In an opinion released Tuesday, July 23, Judge Robert Wilkins of the D.C. Federal District Court rejected the challenges that several industry groups brought against the conflict minerals provisions of the Dodd-Frank Wall Street Reform and Consumer Protection Act and the Securities and Exchange Commission (SEC) rule implementing those provisions. For the full text of the court’s opinion, click here. The rule has remained in effect during the pendency of the challenge, and with Tuesday’s ruling the conflict minerals rule and its reporting requirements are likely to remain in effect throughout the first reporting period. However, the long-term outlook remains uncertain in light of the potential for appeal of the ruling to the U.S. Court of Appeals for the D.C. Circuit.
Brief Background
The SEC finalized a rule implementing Section 1502 of the Dodd-Frank Wall Street Reform and Consumer Protection Act (Dodd-Frank) in August 2012. The rule requires many companies to investigate and disclose details on their use and sourcing of tin, tungsten, tantalum and gold in their products. The first disclosures under the rule, covering calendar year 2013, are due by May 31, 2014. For further information on the requirements in the conflict minerals rule, click here.
District Court Ruling
A coalition of business groups petitioned the U.S. Court of Appeals for the D.C. Circuit for review of the rule. The petitioners argued in part that the SEC failed to properly evaluate the economic effects of the rule, that the SEC acted arbitrarily and capriciously in crafting the rule, and that the rule and the statute violate the First Amendment. The D.C. Circuit sent the challenge down to the District Court for jurisdictional reasons, and it was there that the substance of the challenge was heard. The District Court treated the briefs the parties filed in the D.C. Circuit as cross-motions for summary judgment, which allowed the case to proceed to the merits with minimal delay despite the transfer.

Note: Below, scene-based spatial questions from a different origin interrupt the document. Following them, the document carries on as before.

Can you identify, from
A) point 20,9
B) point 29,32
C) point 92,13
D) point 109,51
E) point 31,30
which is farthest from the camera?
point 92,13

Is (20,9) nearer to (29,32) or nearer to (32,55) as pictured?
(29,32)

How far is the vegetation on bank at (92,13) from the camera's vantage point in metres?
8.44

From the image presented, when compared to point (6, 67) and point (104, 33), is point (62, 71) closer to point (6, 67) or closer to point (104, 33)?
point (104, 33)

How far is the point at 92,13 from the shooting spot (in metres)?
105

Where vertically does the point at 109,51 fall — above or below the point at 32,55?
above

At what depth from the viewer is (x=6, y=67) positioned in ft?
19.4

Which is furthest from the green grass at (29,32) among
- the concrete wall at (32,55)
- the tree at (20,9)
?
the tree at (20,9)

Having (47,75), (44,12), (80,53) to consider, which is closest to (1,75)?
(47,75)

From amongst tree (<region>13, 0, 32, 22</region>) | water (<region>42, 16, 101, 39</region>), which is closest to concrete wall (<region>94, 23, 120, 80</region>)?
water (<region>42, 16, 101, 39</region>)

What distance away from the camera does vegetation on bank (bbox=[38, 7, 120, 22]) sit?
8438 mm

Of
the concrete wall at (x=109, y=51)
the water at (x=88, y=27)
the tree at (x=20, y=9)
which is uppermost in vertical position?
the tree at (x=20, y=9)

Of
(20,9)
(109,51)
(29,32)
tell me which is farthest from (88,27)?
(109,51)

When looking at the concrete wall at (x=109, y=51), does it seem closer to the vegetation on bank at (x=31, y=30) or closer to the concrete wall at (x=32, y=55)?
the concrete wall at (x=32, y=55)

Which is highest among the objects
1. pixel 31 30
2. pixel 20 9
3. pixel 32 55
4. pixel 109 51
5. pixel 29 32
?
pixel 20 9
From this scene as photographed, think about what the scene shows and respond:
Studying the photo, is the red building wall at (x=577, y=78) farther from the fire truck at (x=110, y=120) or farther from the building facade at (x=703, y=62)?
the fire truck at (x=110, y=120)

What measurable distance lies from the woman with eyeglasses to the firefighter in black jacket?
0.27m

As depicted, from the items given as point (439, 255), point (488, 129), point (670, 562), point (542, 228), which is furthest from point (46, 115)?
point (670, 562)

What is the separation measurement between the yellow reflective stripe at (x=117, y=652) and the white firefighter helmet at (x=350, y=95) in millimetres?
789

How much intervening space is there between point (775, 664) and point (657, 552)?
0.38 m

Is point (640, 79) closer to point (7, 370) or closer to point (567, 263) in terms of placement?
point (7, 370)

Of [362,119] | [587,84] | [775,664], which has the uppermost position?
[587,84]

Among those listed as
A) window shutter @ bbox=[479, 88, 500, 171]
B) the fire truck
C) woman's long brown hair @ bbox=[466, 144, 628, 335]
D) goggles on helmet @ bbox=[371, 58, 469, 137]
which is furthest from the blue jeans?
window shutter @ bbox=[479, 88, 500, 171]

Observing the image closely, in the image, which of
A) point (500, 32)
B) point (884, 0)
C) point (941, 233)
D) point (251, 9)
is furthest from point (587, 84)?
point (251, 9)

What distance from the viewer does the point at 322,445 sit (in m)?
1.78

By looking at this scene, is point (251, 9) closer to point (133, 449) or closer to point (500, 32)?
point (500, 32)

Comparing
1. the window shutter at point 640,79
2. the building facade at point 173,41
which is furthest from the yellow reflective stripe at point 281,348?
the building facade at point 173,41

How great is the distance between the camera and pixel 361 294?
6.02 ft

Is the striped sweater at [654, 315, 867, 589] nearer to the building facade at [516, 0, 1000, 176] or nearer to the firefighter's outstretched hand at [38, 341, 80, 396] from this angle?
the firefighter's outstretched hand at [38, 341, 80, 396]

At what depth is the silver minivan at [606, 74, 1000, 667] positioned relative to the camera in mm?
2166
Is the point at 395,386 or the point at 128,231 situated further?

Judge Wilkins held that the SEC met its statutory obligations and otherwise did not act arbitrarily and capriciously in crafting the conflict minerals rule. Specifically, he held that the SEC appropriately considered the economic effects of the rule, but was not required to second-guess Congress’s finding that the conflict minerals reporting requirements furthered the humanitarian goals Congress identified in Dodd-Frank. The court distinguished this case from other recent cases in the D.C. Circuit striking down SEC rules. In those cases, the SEC took it upon itself to undertake the rulemakings; here, the SEC acted under a mandate from Congress.
Further, the Court found the SEC’s determination that a de minimis exception to the rule’s requirements is inappropriate stems from a reasonable interpretation of the statute, as do the rule’s “reasonable country of origin inquiry” (RCOI) and “contract to manufacture” provisions, and the two- and four-year phase-in periods for companies of different sizes. Neither the lack of a de minimisexception, the RCOI, the “contract to manufacture,” nor the phase-in provisions represent an arbitrary or capricious exercise of discretion, given the SEC’s explanation of its consideration of various comments and alternatives in the adopting release for the final rule.
Finally, the Court rejected the plaintiffs’ First Amendment challenges to the statute and the rule. Plaintiffs argued the requirement that companies post their conflict minerals disclosures on their own websites violated the First Amendment’s freedom of expression. The Court agreed that the rule compels speech, but that the requirement passes constitutional muster because it is reasonably designed to directly and materially advance Congress’s legitimate goal of reducing violence in and around the Democratic Republic of Congo.
An appeal of the decision to the D.C. Circuit can be anticipated, although the challengers have made no formal announcement of their intention to do so.